Sunday, May 13, 2012

A local love story, with a twist.

Today I watched Gnomeo and Juliet on a TV screen the size of a Volkswagen bus. I sat on a big bed with the three year old I was babysitting and snuggled with her while we watched. I've never seen a screen that big in a private home...yikes. The movie was in English (with English subtitles...how helpful) and she kept re-telling the story in Italian and telling me to stop laughing at the parts she didn't think were funny.

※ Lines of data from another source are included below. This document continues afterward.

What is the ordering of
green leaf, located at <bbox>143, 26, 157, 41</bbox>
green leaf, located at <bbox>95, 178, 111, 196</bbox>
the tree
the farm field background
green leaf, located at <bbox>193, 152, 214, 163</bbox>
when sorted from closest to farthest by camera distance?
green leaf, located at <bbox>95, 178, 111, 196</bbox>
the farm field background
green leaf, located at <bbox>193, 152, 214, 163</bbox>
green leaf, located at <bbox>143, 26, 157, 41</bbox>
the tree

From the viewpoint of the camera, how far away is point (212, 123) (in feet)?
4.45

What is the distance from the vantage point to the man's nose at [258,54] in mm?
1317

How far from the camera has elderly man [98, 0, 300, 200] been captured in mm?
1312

I haven't seen the movie before but I really wanted to so I was happy when she picked this movie. I am just a few hours from the city where Romeo and Juliet lived, if the legends can be trusted. Sadly, while the story is great (and obviously timeless) the gnomes kinda freaked me out a little bit. And their English accents only made it stranger for me. Which is wrong, I know. I mean, why not English accents? Shakespeare was English. They just sounded a little rough around the edges to me...like Gnomeo probably had some tough tattoos under his blue smock and Juliet was hiding fishnet stockings under that oh-so-quaint peasant dress.

Maybe it's just that gnomes are the sort of inanimate object that are kind of creepy when they come to life.  I have no problem with Thomas the Train, all those machines in Cars, or household furnishings in Beauty and the Beast. Of course in those movies the animators pasted a human face on objects that don't have them. Gnomes already have a face and we know it...and we know that those faces are frozen into one expression that never, ever changes. Until this movie.

Maybe I read too many Scandanavian folk stories when I was young that featured clever and impish elves, trolls and yes, gnomes. They were, in fact, always up to no good and couldn't be trusted. The illustrations always had an evil glint in the eye....

It would have been OK if they looked like, say, the seven dwarfs. Cute and cuddly and maybe just a little needy. Instead they looked angry and sturdy and like they were carrying a large plaster chip on their shoulders. Maybe it's just that the screen was so big and the room so small that they seemed more intimidating than they really were. Whatever the cause, the result was that I left their house today a little on edge.

So now I'm home...alone...and trying to shake the feeling that just around the corner skulks a cute yet deadly plaster figurine of an imaginary creature plotting my demise. Or just waiting to scare the shit out of me. I know we don't have any garden gnomes (hell, we don't even have a garden), but I don't know about the neighbors. And if the movie can be trusted...those guys don't stay in their own garden. I think I'll stay in the kitchen till Leif gets home.

Oh..and Happy Mother's Day to all the mothers out there!